Generally, each borrower will have been required to complete an application designed to provide to the original lender pertinent credit information concerning the borrower. As part of the description of the borrower’s financial condition, the borrower generally will have furnished certain information with respect to its assets, liabilities, income . .., credit history, employment history and personal information, and furnished an authorization to apply for a credit report which summarizes the borrower's credit history with local merchants and lenders and any record of bankruptcy. The borrower may also have been required to authorize verifications of deposits at financial institutions where the borrower had demand or savings accounts.

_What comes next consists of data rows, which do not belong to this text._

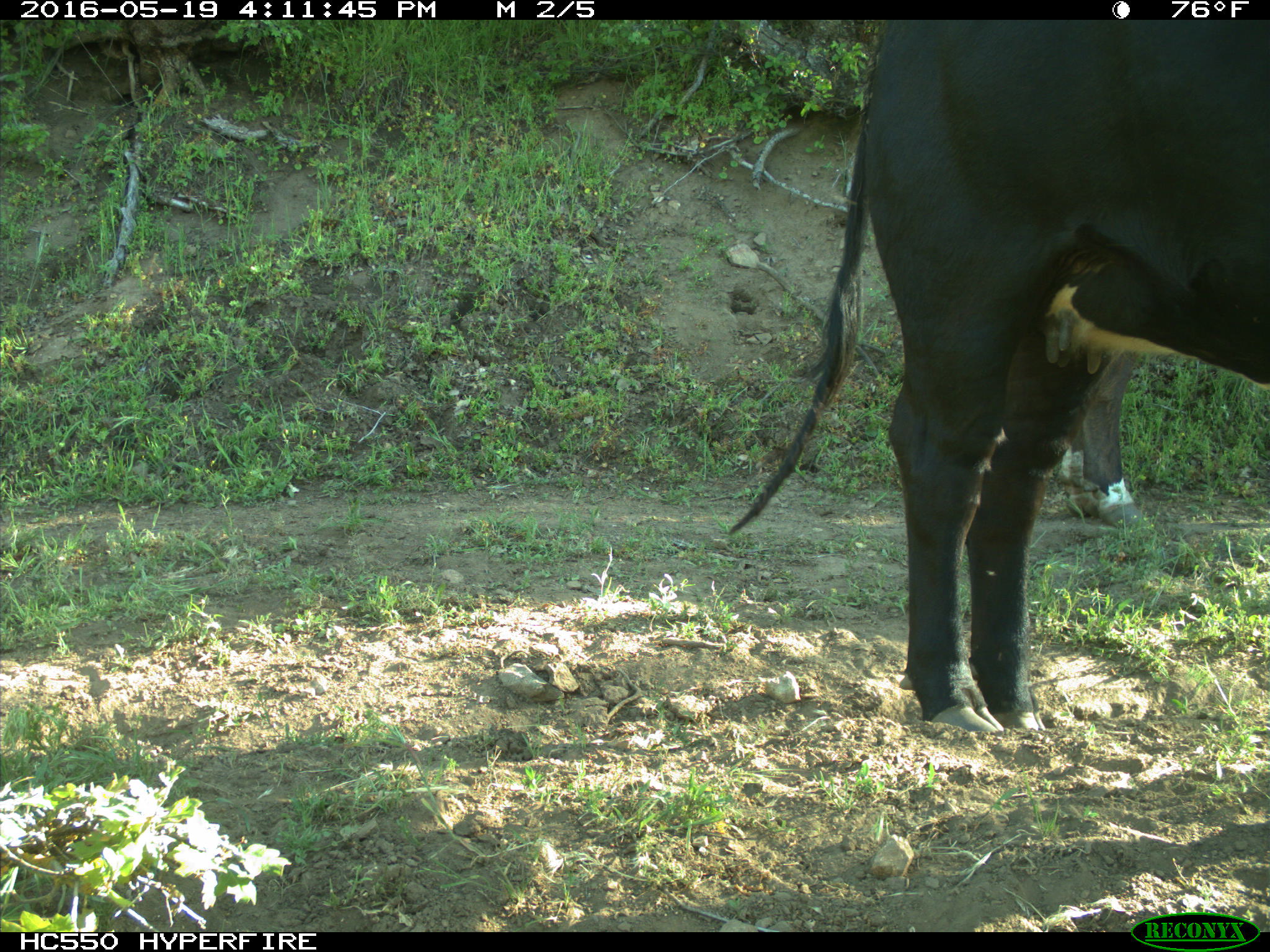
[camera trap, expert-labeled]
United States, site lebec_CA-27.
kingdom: Animalia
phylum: Chordata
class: Mammalia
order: Artiodactyla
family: Bovidae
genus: Bos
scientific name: Bos taurus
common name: domestic cow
Bos taurus (domestic cow).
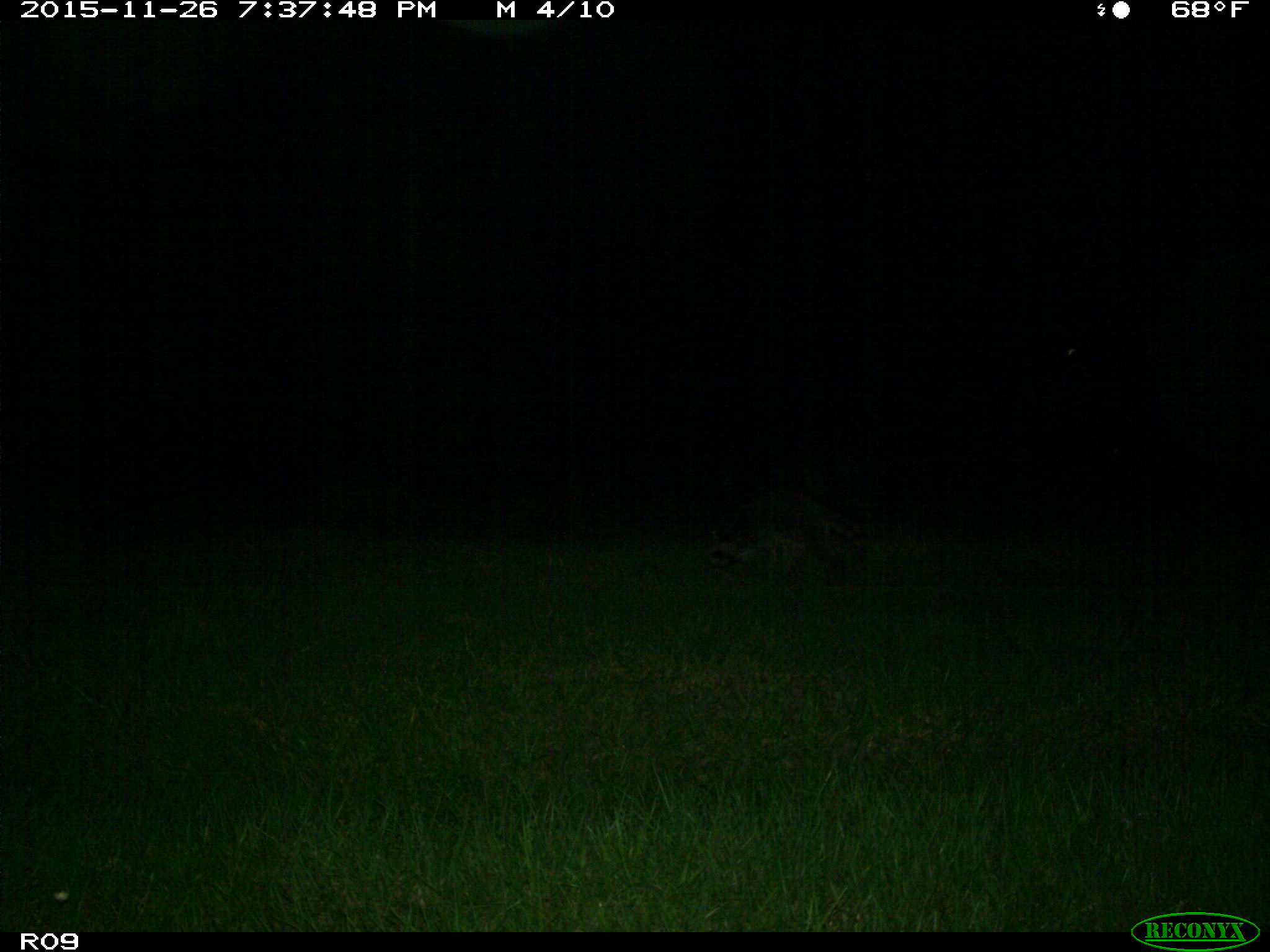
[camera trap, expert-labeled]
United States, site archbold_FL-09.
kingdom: Animalia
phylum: Chordata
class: Mammalia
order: Carnivora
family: Procyonidae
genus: Procyon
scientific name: Procyon lotor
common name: common raccoon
Procyon lotor (common raccoon).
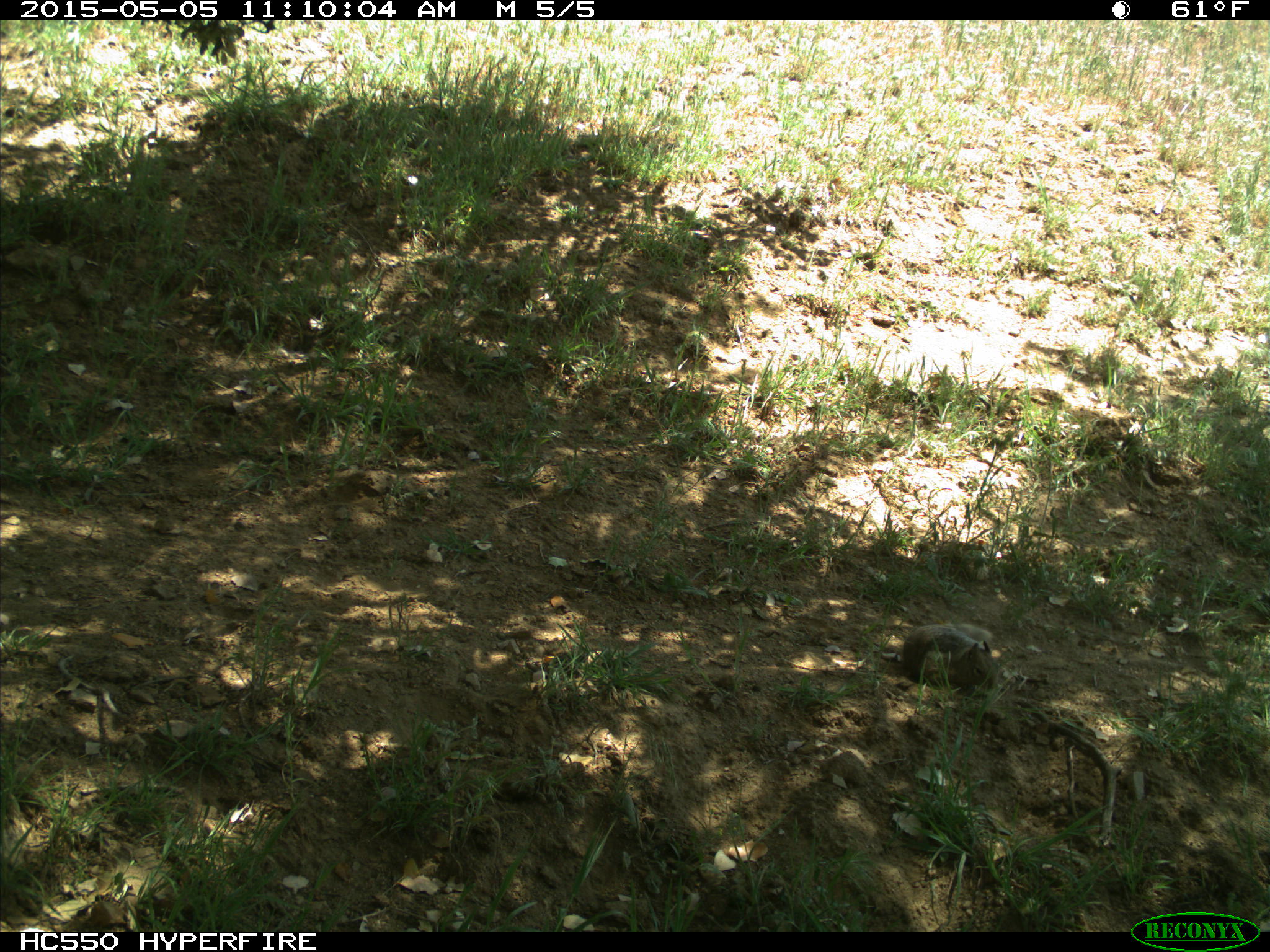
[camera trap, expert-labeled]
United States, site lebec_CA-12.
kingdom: Animalia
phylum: Chordata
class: Mammalia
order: Rodentia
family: Sciuridae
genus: Otospermophilus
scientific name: Otospermophilus beecheyi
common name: california ground squirrel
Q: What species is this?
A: Otospermophilus beecheyi (california ground squirrel).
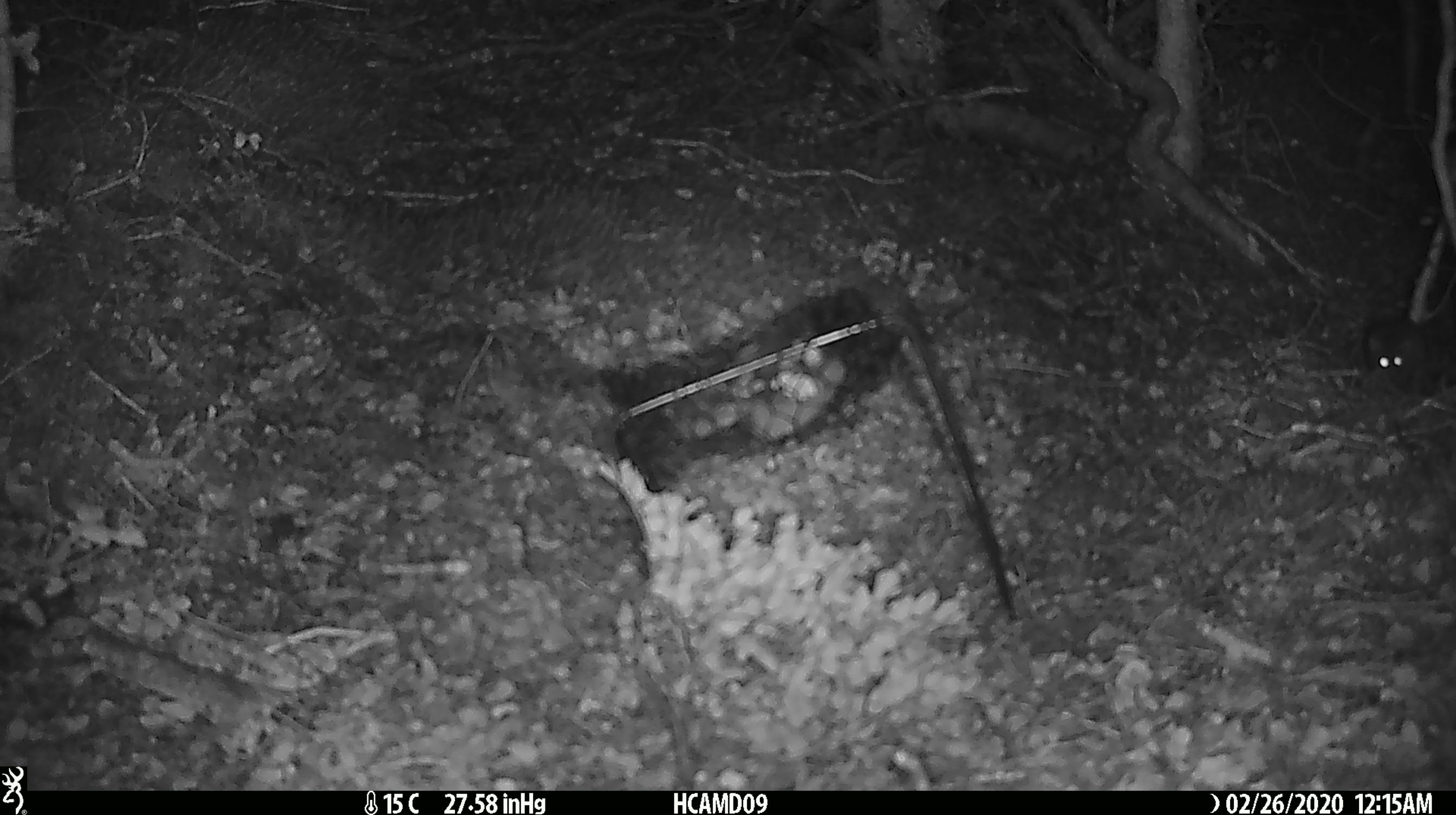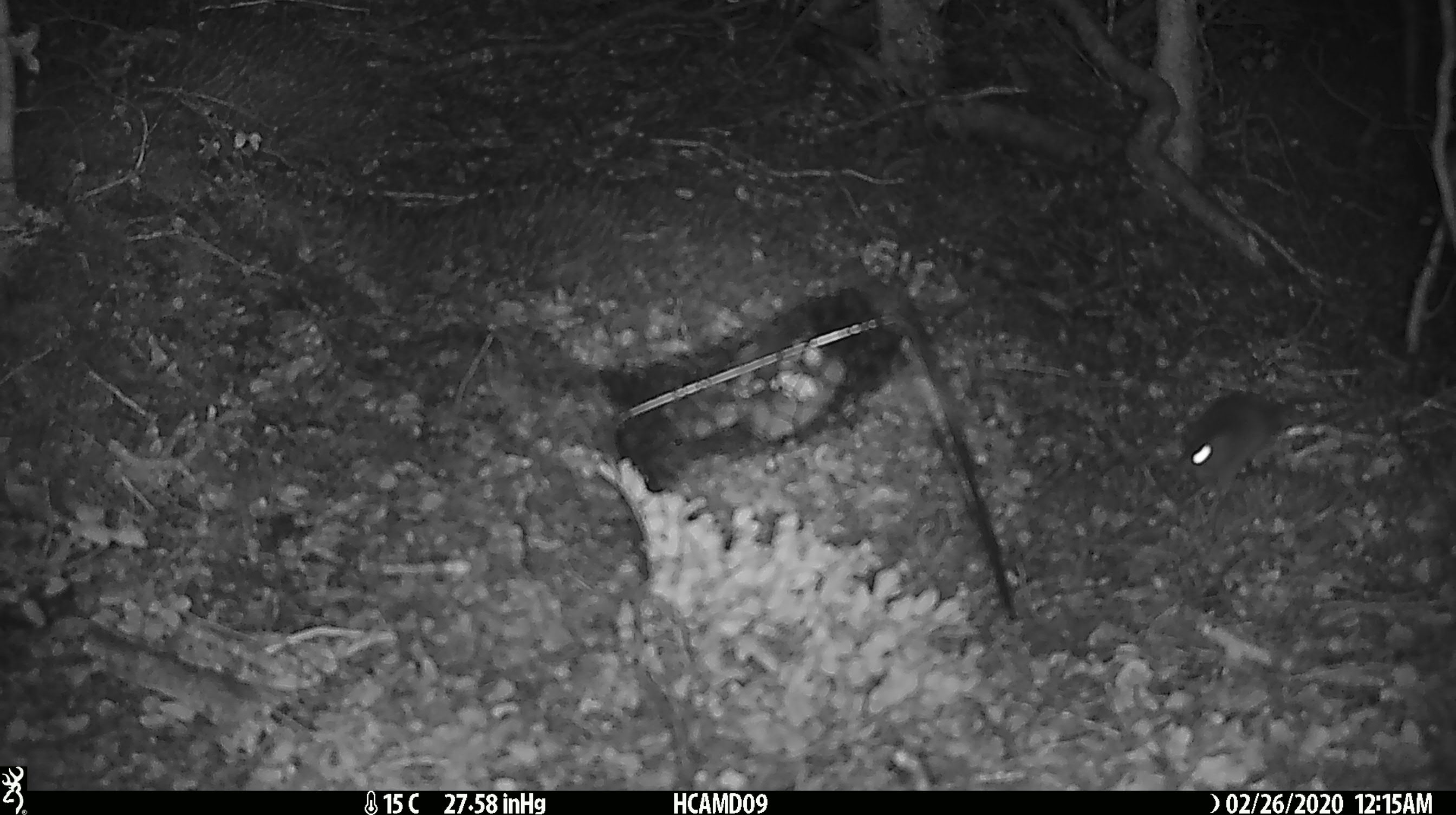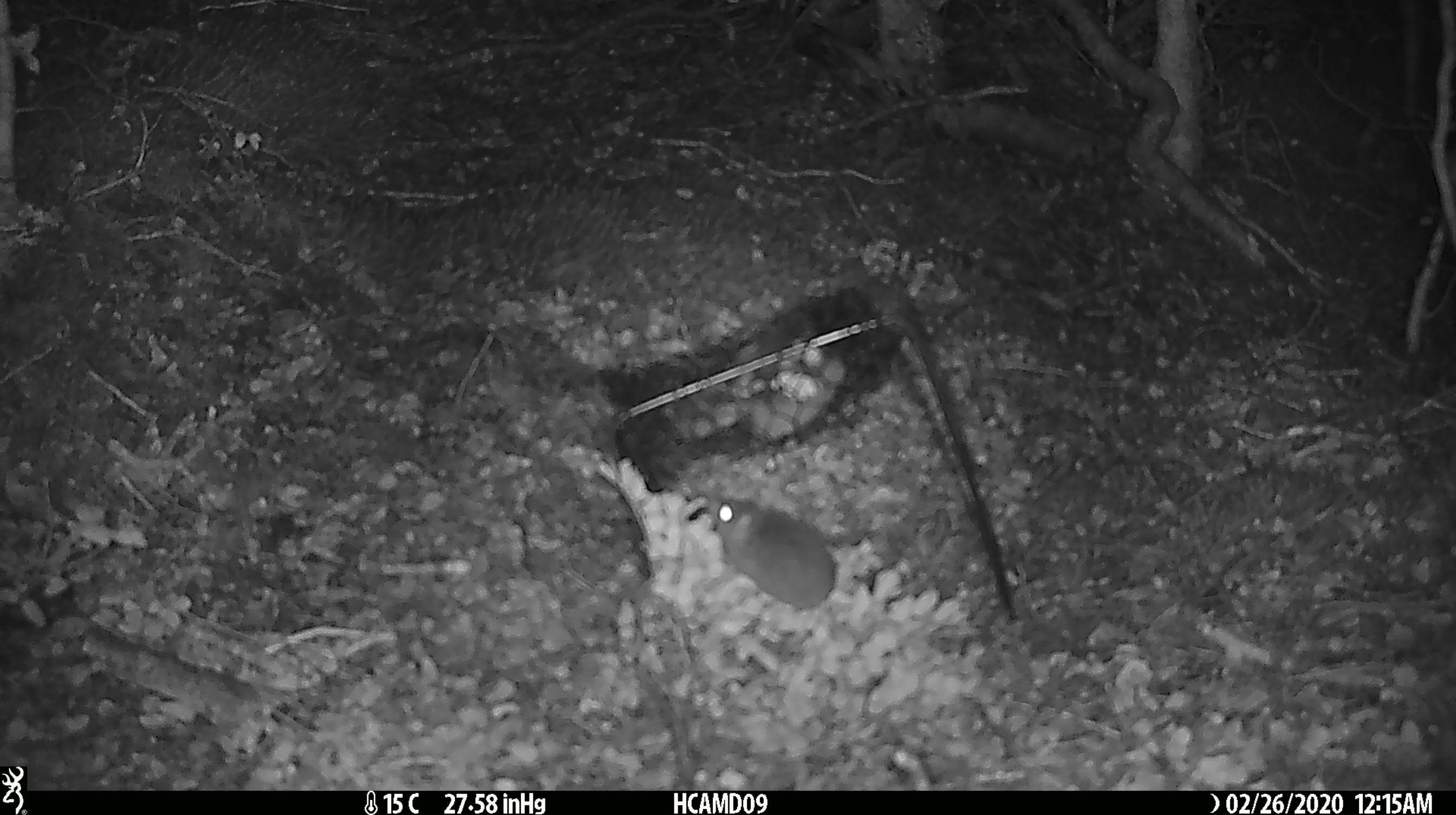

Defendants’ positions on the issues at the heart of this litigation depend on the fact that loans underlying the securitizations, including those represented by the Files, were underwritten at one or more times before a loan was placed in a securitization. Such underwriting entailed “verify[ing] the information” collected and maintained in the loan file. Id. Defendants also assert that the data taken from the Files and described in the Offering Documents were accurate. Indeed, defendants have not identified any specific information or particular category of information in the Files that they contend is unreliable or that lacks sufficient indicia of reliability to be admitted pursuant to Rule 803(6). Specifically, they have “not show[n] that the source of information or the method or circumstances of preparation indicate a lack of trustworthiness.” Fed. R. 803(6)(E). The defendants even acknowledge that the parties’ experts have relied on the contents of the Files in forming their opinions and concede that the contents of the Files are admissible pursuant to Rule 803(6) when used for that purpose.

Of course, admitting the Files as business records will not restrict the parties from offering evidence based on the Files’ contents, or in combination with other trial evidence, suggesting that facts recited in some of the File documents are not truthful and accurate. For example, the parties are contesting whether the appraisal documents within the Files accurately reflect the value of the appraised properties. The existence of that dispute, and others like it, does not affect the admissibility of the Files as business records, and defendants do not suggest that it does. Accordingly, it is hereby

ORDERED that defendants' hearsay objection to the documents appearing on the "Sample Loan Files" tab of FHFA's exhibit list is overruled.